It’s been about a year or so that Kaity has been trying to work out a schedule for us to squeeze her into a presenter slot, but she has these silly obligations with symphony orchestras that make things difficult.

Enter Covid-19.

It. Is. On.

So this week, Kaity has provided, in an .mp4 file hosted on Box, the yeah-you’ve-never-heard-of-it IMDB-says-2013-but-the-credits-say-2011 there-are-lot-of-rando-movies-with-the-same-name-but-this-is-the-one-we-showed Bloodline, directed by…directed by…umm…the star of the film.  He’s called Matt Thompson.  You haven’t heard of him. But he’s a Sacramento guy.  Born in Roseville, ten years younger than me…my God.  This movie was shot nine years ago, and he’s ten years younger than me.  Nah, I haven’t wasted my life or anything.  He was freaking 8 years old and riding a BMX around the neighborhood when I came to college.

ANYWAY

Please don’t take my dismissals of this movie as pure bitterness.

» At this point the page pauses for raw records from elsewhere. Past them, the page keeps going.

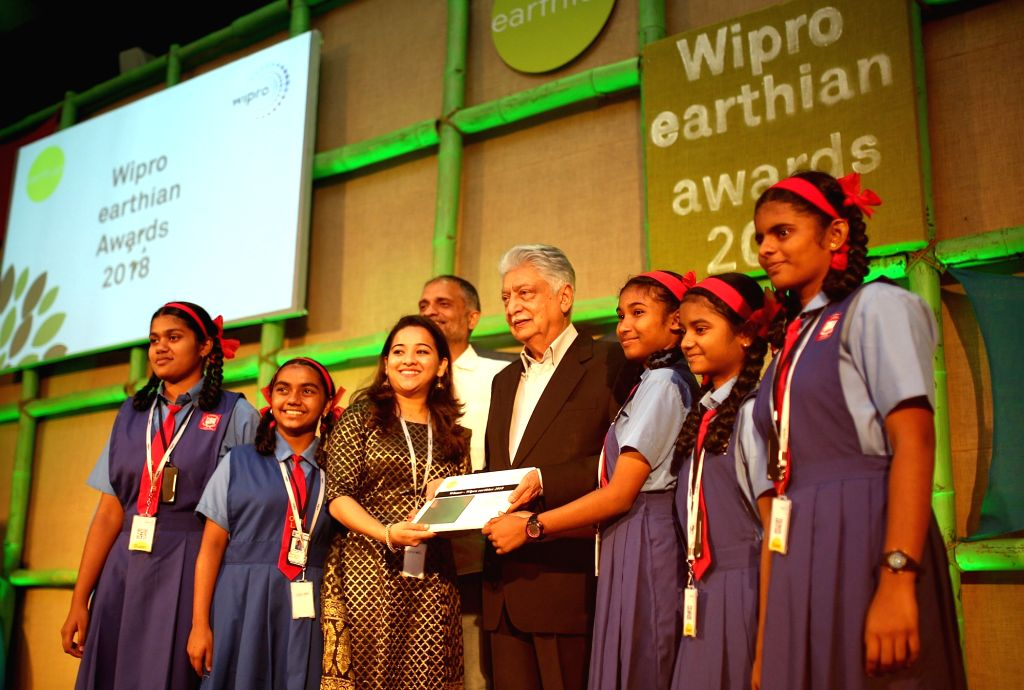 Wipro Limited Chairman Azim Premji and Chief Sustainability Officer Anurag Behar presents the Wipro earthian awards 2018 to the winners in Bengaluru, on Feb 9, 2019.
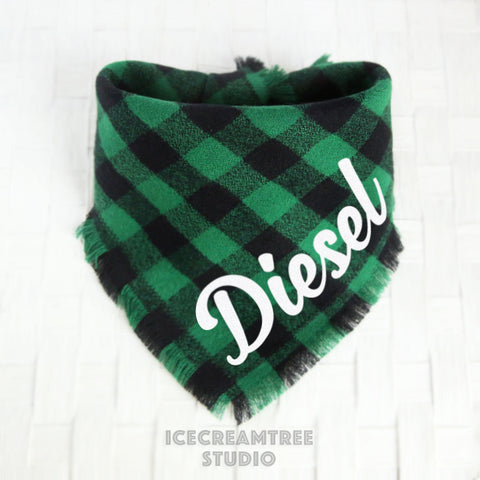 Black Green Buffalo Plaid Bandana - Tie on Classic Flannel Pet Bandana Scarf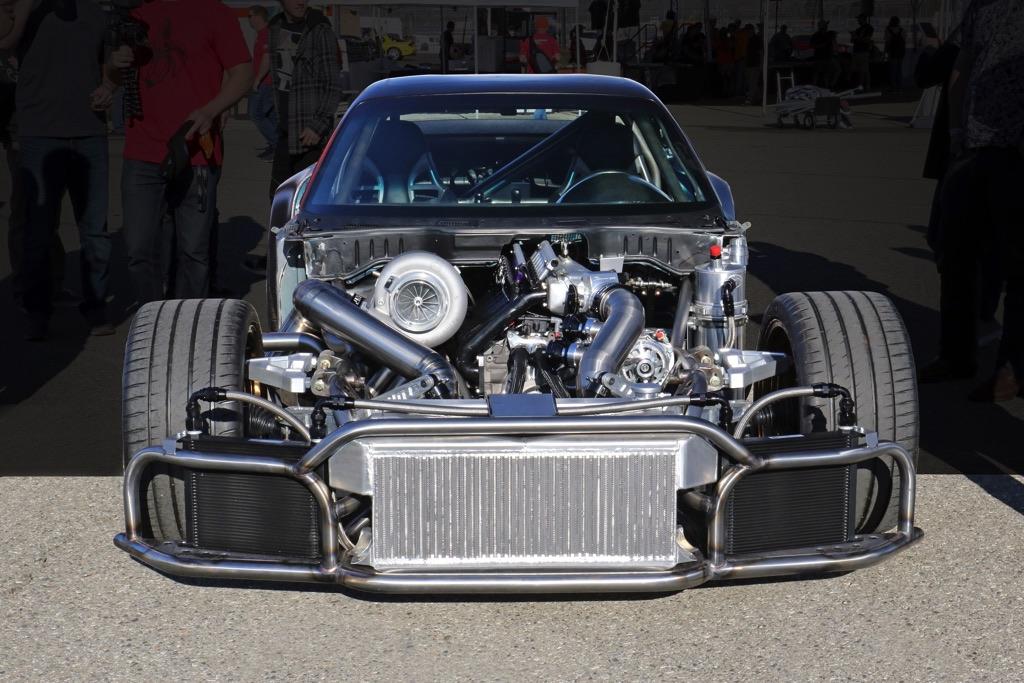 「完全自作4WD+4ローターターボ搭載の超絶FD3S!」夢は世界最速ロータリーの称号!【SEMA SHOW2019】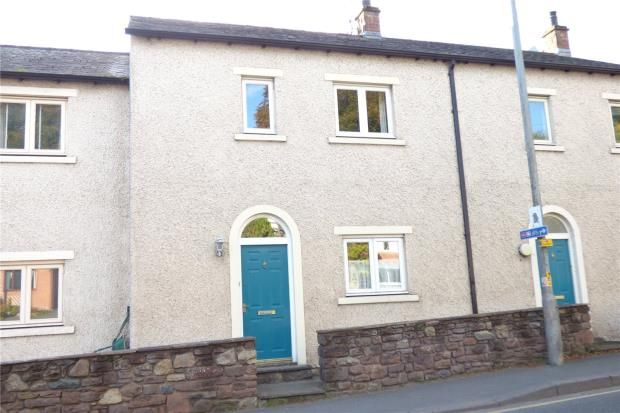 Thumbnail Terraced house to rent in Riverside Court, Appleby-In-Westmorland, Cumbria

And I say that for a reason.  Kaity didn’t select this film because it was GOOD.  She selected it because she played bass (as in string quartet bass, not electric bass) on the soundtrack.

D. Kern Holoman not available for comment

But that’s the end of the film.  How does it start?

I regret that I have but one pellet to discharge for my film, I mean, at least, until I repack with saltpeter, sulphur, and charcoal…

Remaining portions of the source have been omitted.